Anche alcune risoluzioni per portare al climax della storia sono deboli, in particolare il modo per “risvegliare” tutte le Barbie dal patriarcato che poi stabiliscono i Ken a Barbieland. Insomma, la scrittura di Barbie risulta superficiale e scarsa perché anche le tematiche vengono poco approfondite e intrecciate con poca chiarezza. Certamente, nessuno si aspetta di trovare un’opera stile Hitchcock, ma quanto meno un po’ di coerenza narrativa.

Scopri anche: Dichiarazioni della Gerwing e della Robbie su Barbie (2023)

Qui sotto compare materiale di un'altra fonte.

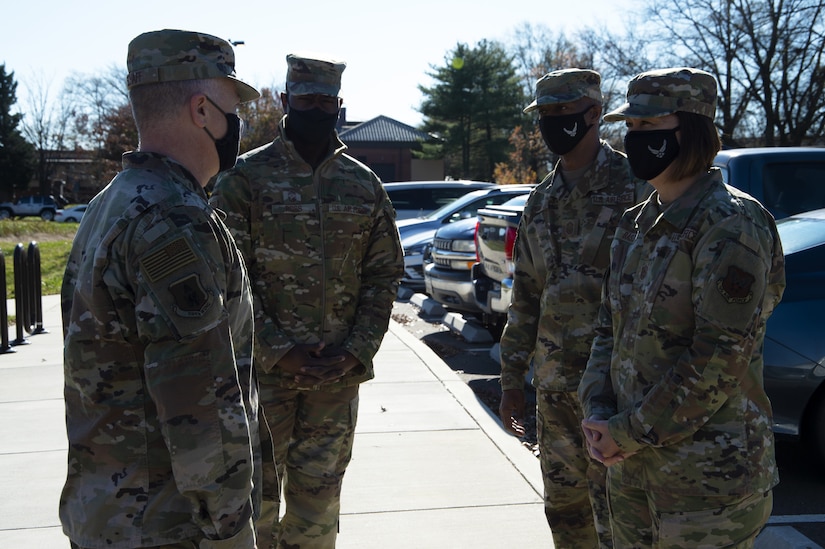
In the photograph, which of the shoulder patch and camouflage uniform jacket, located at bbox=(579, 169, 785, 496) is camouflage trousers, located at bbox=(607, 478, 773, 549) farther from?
the shoulder patch

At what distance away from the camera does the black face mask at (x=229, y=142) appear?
7.28 ft

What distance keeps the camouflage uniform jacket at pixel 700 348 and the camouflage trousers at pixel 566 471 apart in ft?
2.69

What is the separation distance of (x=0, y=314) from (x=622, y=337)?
25.8 ft

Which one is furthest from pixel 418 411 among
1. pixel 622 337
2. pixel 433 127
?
pixel 433 127

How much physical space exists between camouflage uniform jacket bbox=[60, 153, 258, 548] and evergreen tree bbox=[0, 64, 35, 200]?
68540mm

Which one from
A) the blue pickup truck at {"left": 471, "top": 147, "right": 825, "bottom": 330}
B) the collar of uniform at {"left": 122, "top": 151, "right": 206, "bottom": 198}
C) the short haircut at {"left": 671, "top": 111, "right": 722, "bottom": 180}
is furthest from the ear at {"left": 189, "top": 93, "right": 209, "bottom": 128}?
the blue pickup truck at {"left": 471, "top": 147, "right": 825, "bottom": 330}

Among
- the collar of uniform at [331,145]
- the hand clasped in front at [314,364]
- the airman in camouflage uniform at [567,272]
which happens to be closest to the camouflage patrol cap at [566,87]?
the airman in camouflage uniform at [567,272]

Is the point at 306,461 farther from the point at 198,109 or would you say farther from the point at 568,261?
the point at 198,109

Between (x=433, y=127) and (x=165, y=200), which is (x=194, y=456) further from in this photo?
(x=433, y=127)

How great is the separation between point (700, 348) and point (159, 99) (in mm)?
1590

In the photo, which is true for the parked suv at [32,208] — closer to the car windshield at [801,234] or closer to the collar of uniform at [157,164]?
the car windshield at [801,234]

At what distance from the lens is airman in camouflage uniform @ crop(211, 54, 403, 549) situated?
3.46 metres

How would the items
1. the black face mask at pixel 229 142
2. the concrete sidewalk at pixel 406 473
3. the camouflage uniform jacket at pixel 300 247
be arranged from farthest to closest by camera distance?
the concrete sidewalk at pixel 406 473 < the camouflage uniform jacket at pixel 300 247 < the black face mask at pixel 229 142

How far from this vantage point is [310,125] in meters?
3.56
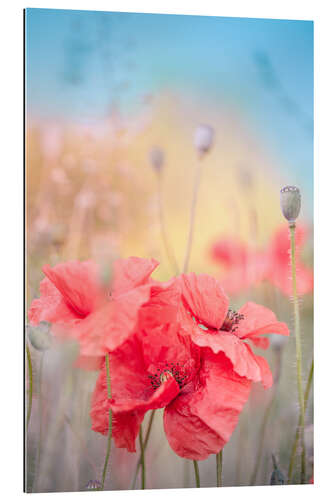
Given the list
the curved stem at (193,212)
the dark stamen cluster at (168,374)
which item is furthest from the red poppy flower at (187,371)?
the curved stem at (193,212)

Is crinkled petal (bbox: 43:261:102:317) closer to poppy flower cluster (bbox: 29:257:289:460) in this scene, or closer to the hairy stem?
poppy flower cluster (bbox: 29:257:289:460)

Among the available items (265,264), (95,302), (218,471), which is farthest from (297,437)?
(95,302)

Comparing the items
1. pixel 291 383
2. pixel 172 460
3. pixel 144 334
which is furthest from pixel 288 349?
pixel 144 334

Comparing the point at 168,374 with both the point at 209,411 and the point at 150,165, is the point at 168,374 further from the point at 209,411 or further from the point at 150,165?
the point at 150,165

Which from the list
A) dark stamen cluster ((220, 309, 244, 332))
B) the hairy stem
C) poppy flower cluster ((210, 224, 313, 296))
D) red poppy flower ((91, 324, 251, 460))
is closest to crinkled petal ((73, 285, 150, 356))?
red poppy flower ((91, 324, 251, 460))

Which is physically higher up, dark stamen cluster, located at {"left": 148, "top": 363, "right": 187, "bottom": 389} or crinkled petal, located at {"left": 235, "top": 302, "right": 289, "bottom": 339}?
crinkled petal, located at {"left": 235, "top": 302, "right": 289, "bottom": 339}
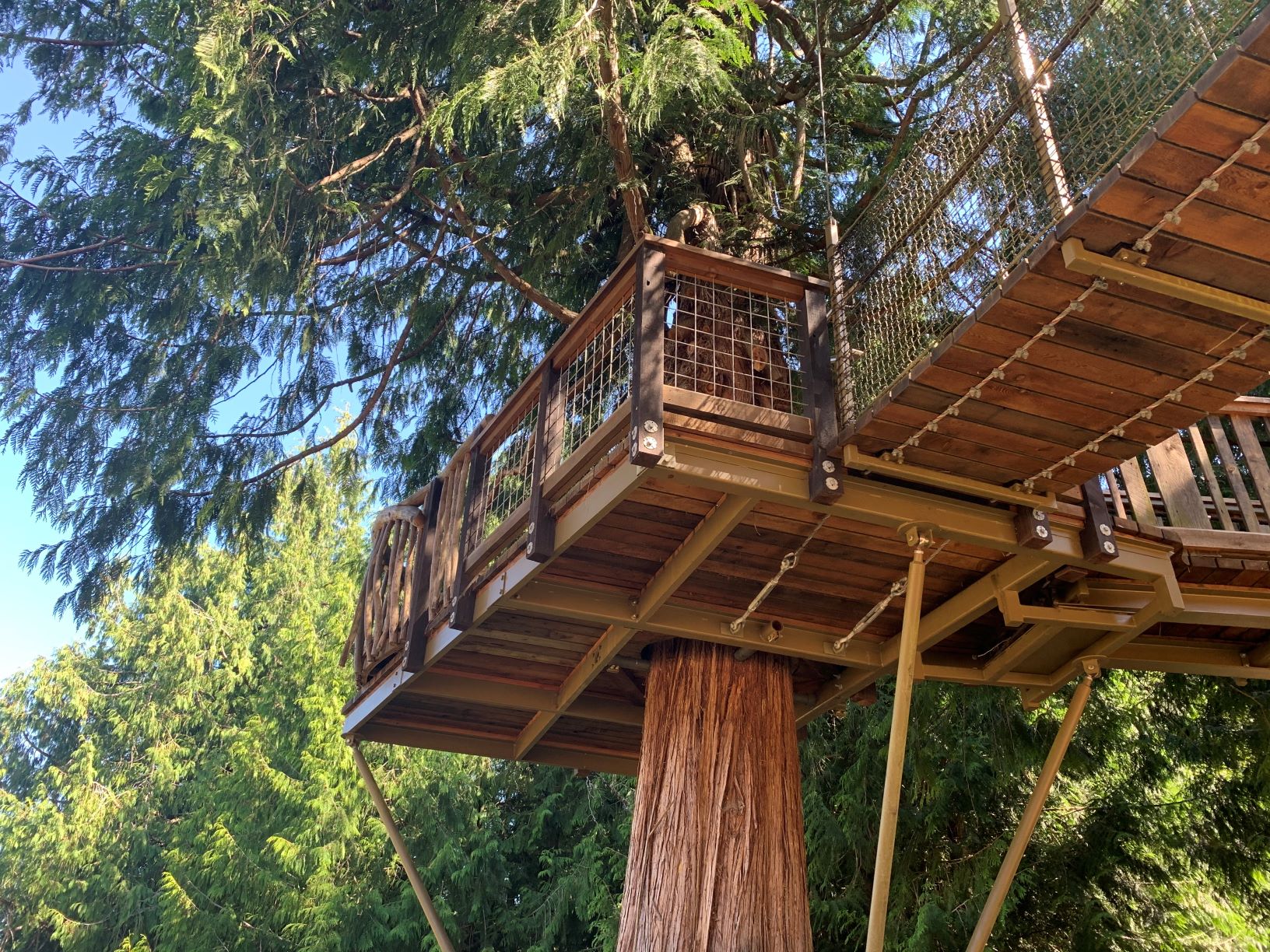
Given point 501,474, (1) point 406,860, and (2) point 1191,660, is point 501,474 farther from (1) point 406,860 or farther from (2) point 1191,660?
(2) point 1191,660

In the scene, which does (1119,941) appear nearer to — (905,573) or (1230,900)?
(1230,900)

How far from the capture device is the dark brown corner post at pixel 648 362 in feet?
10.5

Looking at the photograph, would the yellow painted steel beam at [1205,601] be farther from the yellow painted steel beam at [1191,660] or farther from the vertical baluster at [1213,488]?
the yellow painted steel beam at [1191,660]

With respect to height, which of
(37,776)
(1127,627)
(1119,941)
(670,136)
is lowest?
(1119,941)

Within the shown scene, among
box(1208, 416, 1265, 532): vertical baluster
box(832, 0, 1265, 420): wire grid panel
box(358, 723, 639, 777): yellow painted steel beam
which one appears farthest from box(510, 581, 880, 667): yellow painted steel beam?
box(1208, 416, 1265, 532): vertical baluster

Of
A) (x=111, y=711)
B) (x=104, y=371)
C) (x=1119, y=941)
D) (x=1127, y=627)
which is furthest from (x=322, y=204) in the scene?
(x=111, y=711)

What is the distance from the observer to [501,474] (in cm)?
479

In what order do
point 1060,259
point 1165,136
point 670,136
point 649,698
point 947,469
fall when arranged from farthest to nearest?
point 670,136
point 649,698
point 947,469
point 1060,259
point 1165,136

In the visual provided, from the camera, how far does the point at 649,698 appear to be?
4.47 meters

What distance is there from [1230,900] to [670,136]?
5563 mm

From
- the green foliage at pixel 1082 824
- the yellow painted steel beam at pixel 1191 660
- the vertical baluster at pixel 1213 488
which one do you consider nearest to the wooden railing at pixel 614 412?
the vertical baluster at pixel 1213 488

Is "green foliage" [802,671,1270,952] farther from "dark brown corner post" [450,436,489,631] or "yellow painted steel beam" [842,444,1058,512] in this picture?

Sicuramente, Barbie è un film dal successo facile e arriverà alle vette del box office. È molto interessante vedere come Greta Gerwig gestisce la sua visione cinematografica per la prima volta in un film mainstream, uno stile autoriale ancora da scoprire e farsi strada e che in questo lavoro si fa notare attraverso la sua creatività, tematiche e anche senso dell’umorismo.

C’è molto impegno nel voler rendere omaggio a un’icona assoluta e il film ci riesce, come ci riesce anche nel far ridere con le sue scene e battute intelligenti e surreali. La messa in scena è indiscutibilmente fantastica e chiunque ha avuto una Barbie vedrà il film come uno specchio dove trovare ricordi nostalgici del proprio passato. Il lungometraggio è allo stesso tempo imperfetto, soprattutto nella scrittura, ma rimane comunque una produzione che fa quello che deve fare, un film non per bambini come si potrebbe pensare, ma invece fatto da e per chi come Greta Gerwig fa parte di una generazione che è cresciuta ed è appassionata di questa bambola che chiaramente è più di uno stereotipo di bellezza.

“Gli esseri umani hanno solo una fine. Le idee vivono per sempre.”

Ruth Handler (Rhea Perlman) Cit. Barbie

Note positive

● Regia e fotografia.

● Interpretazioni, specialmente quelle di Margot Robbie e Ryan Gosling.

● Tematiche complesse e importanti trattate con leggerezza e creatività. Tono divertente e ritmo movimentato grazie alla gestione della comicità ironica e intelligente all’interno della sceneggiatura.

● Scenografia e costumi.

● Colonna sonora.

Note negative

● A tratti confuso dovuto alla poca coesione narrativa che esiste tra le diverse tematiche su cui cerca di far riflettere, trascurando anche personaggi secondari quali Gloria e la figlia Sasha.